Continuing in a downward spiral over the next three decades, he racked up around 40 convictions, including theft, drug smuggling and fraud. He also spent time when not in prison homeless.

But Harris’s yearning for a new life first emerged in his mid-twenties, part-way through another sentence. He remembers the heartache of hearing about the birth of his first son from behind bars.

“The prison warder said to me, ‘Mother and baby are doing fine.’ But I was in prison,” says Harris, who has three sons — Cane, Ellis and Jason — and a daughter, Frankie.

“After that I didn’t go back for 11 years.”

But he did get back into trouble and was in prison throughout his late thirties and early forties before in 2004, aged 43, FE came knocking while. He was serving a four-year jail term at the time for attempting to smuggle cannabis from Amsterdam.

“My children were getting a lot older. I should have sorted it out at an earlier stage, but when you haven’t had experience in the classroom for many years you lose confidence,” says Harris, whose grandchildren are called Nera and Esra.

“I started off by just going into the library to read. It was attached to the education place so I finally decided to take a course.

“I’m scared of structure — I liked to go and read by myself — but the decision I had made was that I wasn’t going back to prison and I had to put meaning to that.”

And that determination was put to the test on the day of his release. It was to be another test he would pass.

“One of my friends picked me up and by-the-time we got back to London, I would probably have smoked a spliff and been diverted from where I was going and that would have been an easy option,” explains Harris.

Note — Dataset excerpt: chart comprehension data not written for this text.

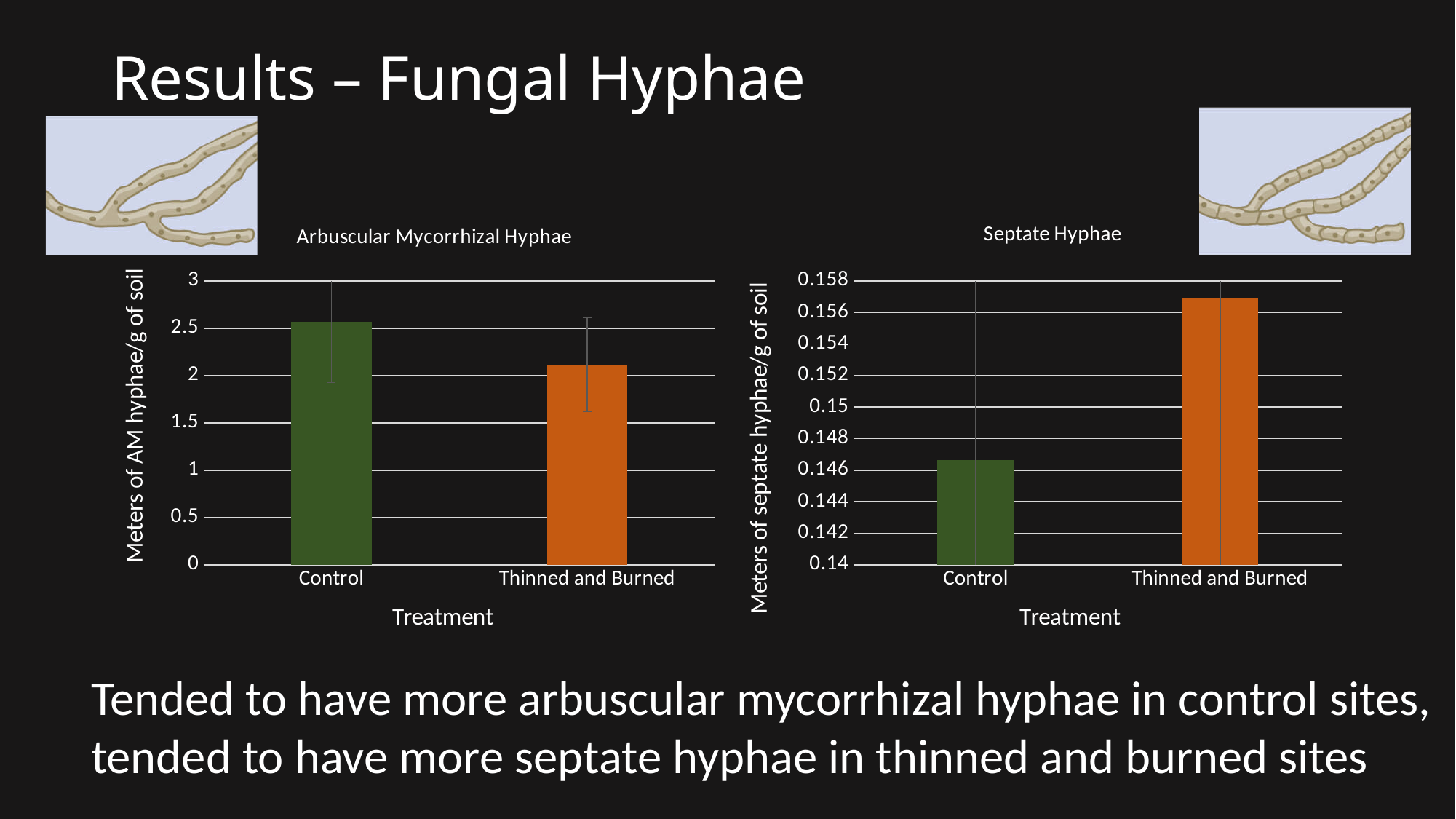
In the Arbuscular Mycorrhizal Hyphae chart, is the value for Thinned and Burned greater or less than 1.5? greater In the Septate Hyphae chart, is the value for Control larger or smaller than the value for Thinned and Burned? smaller How many treatment categories are shown in the Arbuscular Mycorrhizal Hyphae chart? 2 What type of chart is the Arbuscular Mycorrhizal Hyphae chart? bar chart In the Arbuscular Mycorrhizal Hyphae chart, is the value for Thinned and Burned greater or less than 2.5? less What is the y-axis title of the Arbuscular Mycorrhizal Hyphae chart? Meters of AM hyphae/g of soil In the Septate Hyphae chart, which treatment has the lower value? Control In the Arbuscular Mycorrhizal Hyphae chart, which treatment has the higher value? Control In the Septate Hyphae chart, is the value for Thinned and Burned greater or less than 0.154? greater What is the x-axis title of the Septate Hyphae chart? Treatment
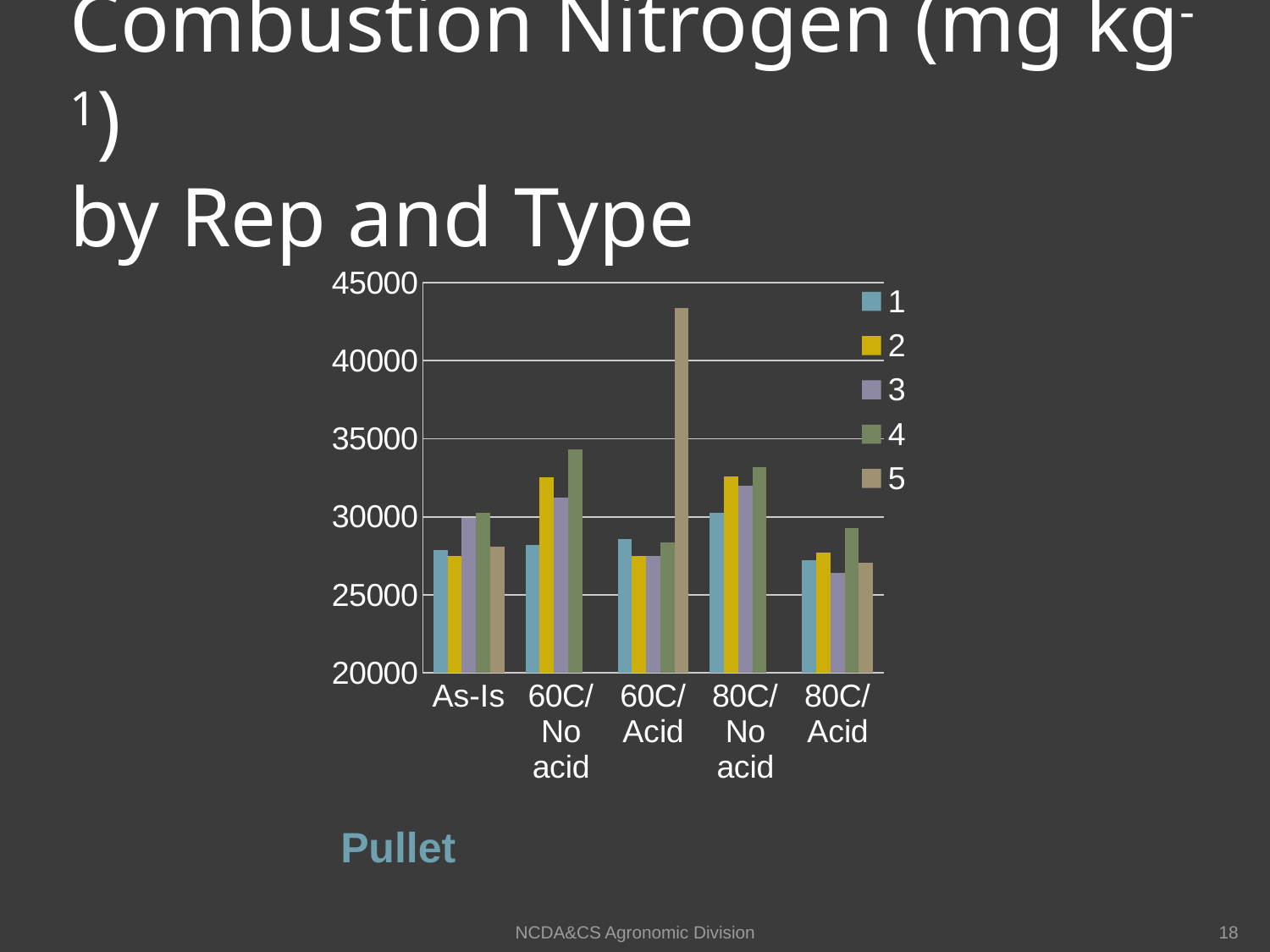
Which series has the tallest bar in the 60C/Acid category? 5 Is the value for series 1 in the As-Is category greater or less than 30000? less What kind of chart is shown on the slide? bar chart Which series has the lowest bar in the 60C/No acid category? 1 Is the value for series 5 in the 60C/Acid category greater or less than 40000? greater How many series does the legend list? 5 Is the value for series 4 in the 80C/No acid category greater or less than 30000? greater How many categories are shown on the x axis? 5 In the 80C/No acid category, which is larger: series 1 or series 2? series 2 What label appears below the chart? Pullet Which category contains the tallest bar in the chart? 60C/Acid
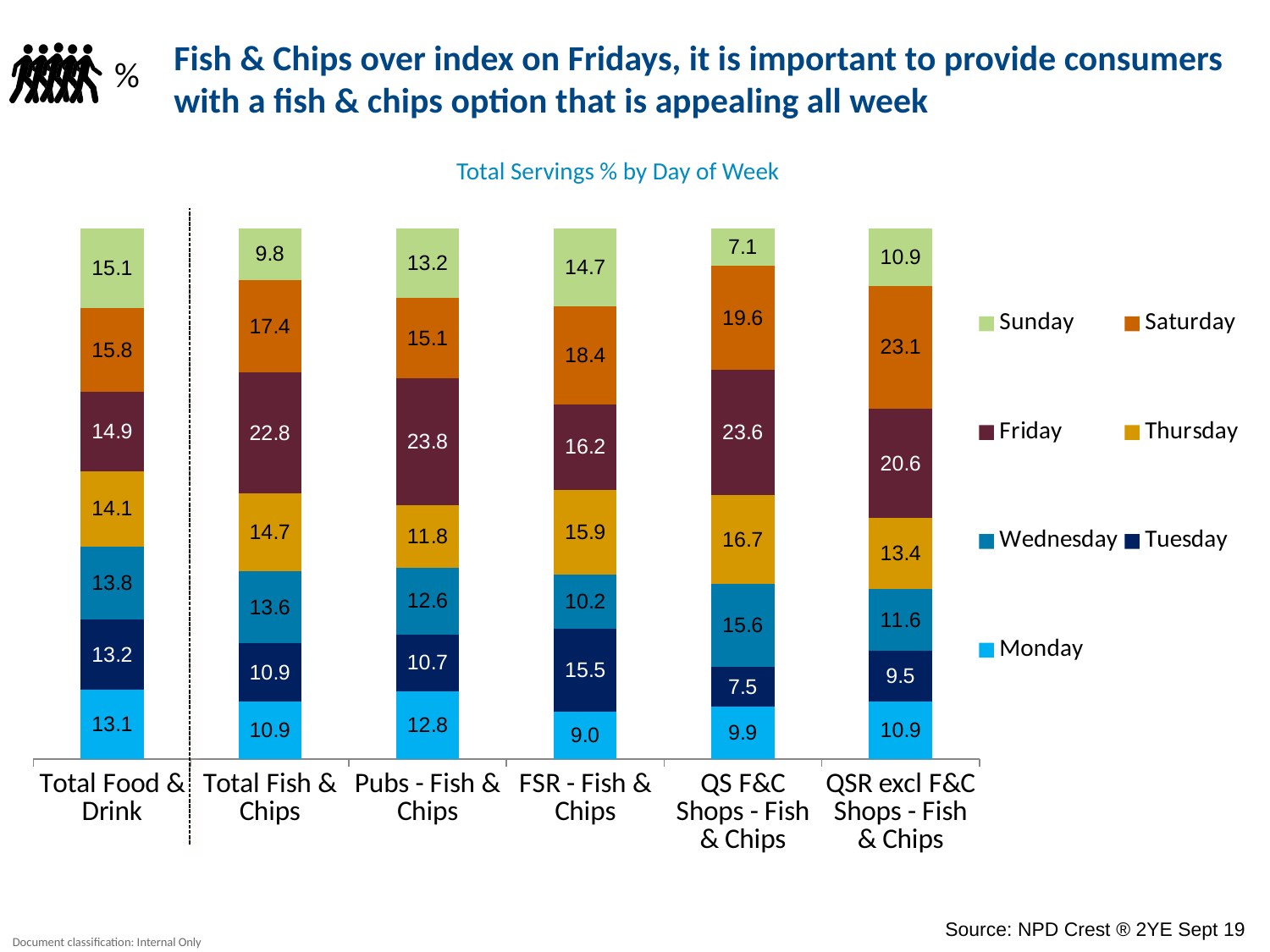
What is the Friday value for Pubs - Fish & Chips? 23.8 What is the Saturday value for QSR excl F&C Shops - Fish & Chips? 23.1 What is the title of the chart? Total Servings % by Day of Week How much higher is the Friday value for Total Fish & Chips than for Total Food & Drink? 7.9 How many series does the chart's legend list? 7 What kind of chart is shown on the slide? Stacked bar chart Which has the larger Saturday value: QS F&C Shops - Fish & Chips or FSR - Fish & Chips? QS F&C Shops - Fish & Chips What is the Monday value for FSR - Fish & Chips? 9.0 Which category has the lowest Sunday value? QS F&C Shops - Fish & Chips Which category has the highest Friday value? Pubs - Fish & Chips How many categories (channels) are shown along the x axis of the chart? 6 What is the difference between the Tuesday value for Total Food & Drink and the Tuesday value for QS F&C Shops - Fish & Chips? 5.7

“Fortunately what really had an effect was the FTC and so I didn’t do that.”

He adds that FTC spent time with those about to be released and he also had the option of going back to them for help after he was freed.

“It was a continuation from prison which solidified a way of life for me,” says Harris.

“It gave me appointments to go to and college and that link was vital.”

Nevertheless, with his GCSEs secured and enjoying life as a free man, he completed courses in preparation for higher education and counselling certificates level one and two, funded by the Prisoners Education Trust. He even won an Adult Week Learner award for outstanding learner of the year in 2009.

“The courses I’ve done are a rebuttal to my past and to those who didn’t give me a chance earlier,” explains Harris.

“It’s also a rebuttal to myself — ‘Why didn’t you fix up earlier, Frank? Look what you can do’.”

And he says because of what education did for him, he decided to work with offenders.

“Within the context of where I’m from, seeing lots of young black men being locked up and going through that revolving door, I wanted to send a message that you can have aspirations — not just through the criminal justice system,” says Harris, who grew up in a deprived London borough of Hackney.

“I try to say to young men that they shouldn’t just do education because I did. One cap doesn’t fit all.”

“Education inside isn’t just about trying to get a qualification to get a job, it’s about more than that — it’s about feeling self-worth and broadening your scope.”

And, by putting offending labels to one side, he says he focusses prisoners’ attention on finding their strengths.

“I try to let people see things within themselves, for themselves,” says Harris.

“I can also answer questions from my experience inside, if that might deter them, and I can advise them on help with drugs.”

But Harris’s own focus has gone beyond the prison walls. He wants to stop young men from even beginning down that road.

In 2009 he set up The School of High Achievers for West Indian boys in Islington, but the Saturday school, which included workshops such as drumming, closed with the loss of the venue. However, Harris says he is determined to start it again.

“I just want to continue to help stop young boys going to prison,” he says.

“If anyone’s listening, I just want to bring attention to the importance of educational facilities.”

“You can cut crime, but you also give children, fathers and mothers, and the community, an artist, a singer, a painter, a volunteer.”